3. An "About" section
- How users learn about the service, view news, engage with social media.
### How
The tool we use to make our Core Content Specificacations is currently a document template (more on that below) that asks about our goals from different — but interconected — angles:
- Mission
- URLs
- Goals
- Target audience
- Content
- Inward and outward paths
### Getting started
#### 1. Help and guidance
This is a fairly new and evolving process. We'd love to hear how you've utlised it, and we're happy to help you get started: [khawkins@ebi.ac.uk](mailto:khawkins@ebi.ac.uk)
#### 2. Use the template
You can use the below Google Doc as template and documentation for your Core Content Specifications.
Open the document below in Google Docs
### Our future plans?
Working with the Web Content Committee, Communications, Training, Web Development and other teams, this model has been evolving since the end of 2016. Here is what we have planned for the next evolution:
1. Visualise the data we've collected.
- Core Content Specifications share connections between models. We can use those connections to see a bird's eye view of pathways between models and see which ecosystems are performing as expected.

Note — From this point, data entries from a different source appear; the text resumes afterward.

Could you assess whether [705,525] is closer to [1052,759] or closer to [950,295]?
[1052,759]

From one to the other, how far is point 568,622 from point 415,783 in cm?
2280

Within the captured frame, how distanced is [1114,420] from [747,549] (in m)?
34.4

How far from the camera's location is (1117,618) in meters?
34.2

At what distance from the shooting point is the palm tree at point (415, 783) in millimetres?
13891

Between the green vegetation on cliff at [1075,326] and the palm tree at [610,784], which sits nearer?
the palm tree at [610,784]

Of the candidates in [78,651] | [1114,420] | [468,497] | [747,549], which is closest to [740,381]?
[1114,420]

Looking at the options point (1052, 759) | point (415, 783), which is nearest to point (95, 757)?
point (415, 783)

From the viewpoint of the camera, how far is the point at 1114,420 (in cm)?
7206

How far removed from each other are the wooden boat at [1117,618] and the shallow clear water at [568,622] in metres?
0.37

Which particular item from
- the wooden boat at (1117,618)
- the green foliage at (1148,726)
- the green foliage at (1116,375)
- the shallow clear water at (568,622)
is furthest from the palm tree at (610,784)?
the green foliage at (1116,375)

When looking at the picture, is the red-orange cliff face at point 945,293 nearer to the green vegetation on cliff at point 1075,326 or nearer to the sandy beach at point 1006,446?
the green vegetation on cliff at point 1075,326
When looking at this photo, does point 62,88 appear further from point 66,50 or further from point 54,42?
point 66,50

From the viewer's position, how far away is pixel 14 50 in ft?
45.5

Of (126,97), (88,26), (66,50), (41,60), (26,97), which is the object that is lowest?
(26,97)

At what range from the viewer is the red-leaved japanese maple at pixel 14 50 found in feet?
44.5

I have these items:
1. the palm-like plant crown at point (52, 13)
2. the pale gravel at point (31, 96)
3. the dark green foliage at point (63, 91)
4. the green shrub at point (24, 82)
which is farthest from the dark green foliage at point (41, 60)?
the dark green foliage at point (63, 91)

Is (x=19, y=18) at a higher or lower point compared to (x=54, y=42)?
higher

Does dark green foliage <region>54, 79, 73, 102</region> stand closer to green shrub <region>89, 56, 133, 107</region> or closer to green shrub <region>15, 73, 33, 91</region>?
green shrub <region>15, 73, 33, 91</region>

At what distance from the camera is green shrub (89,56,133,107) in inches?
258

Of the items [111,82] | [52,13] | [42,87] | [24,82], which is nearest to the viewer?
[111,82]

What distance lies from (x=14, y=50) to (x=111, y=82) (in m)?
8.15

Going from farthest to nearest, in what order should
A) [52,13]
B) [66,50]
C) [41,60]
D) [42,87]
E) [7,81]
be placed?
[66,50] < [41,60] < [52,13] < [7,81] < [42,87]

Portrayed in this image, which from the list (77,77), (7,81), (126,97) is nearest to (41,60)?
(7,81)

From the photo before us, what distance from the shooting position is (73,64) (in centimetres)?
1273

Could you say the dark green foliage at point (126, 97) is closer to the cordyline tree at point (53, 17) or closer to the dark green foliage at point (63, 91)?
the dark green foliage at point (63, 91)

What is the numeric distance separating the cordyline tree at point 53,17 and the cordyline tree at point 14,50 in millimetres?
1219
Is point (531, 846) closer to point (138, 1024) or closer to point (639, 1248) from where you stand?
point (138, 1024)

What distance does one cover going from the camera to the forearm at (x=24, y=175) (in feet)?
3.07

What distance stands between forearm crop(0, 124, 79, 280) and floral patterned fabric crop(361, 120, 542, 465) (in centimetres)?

2. Performance measurement
- By looking at the documented content and associated goals, we can use tools like Google Analytics to measure more than time on page, and begin to measure real success.
3. A real database tool
- Many parts of the Google Doc are a relational database and as such are a poor fit to be done by hand. We could build a better system on the web, once the model has fully stabilised (we should be nearly stable).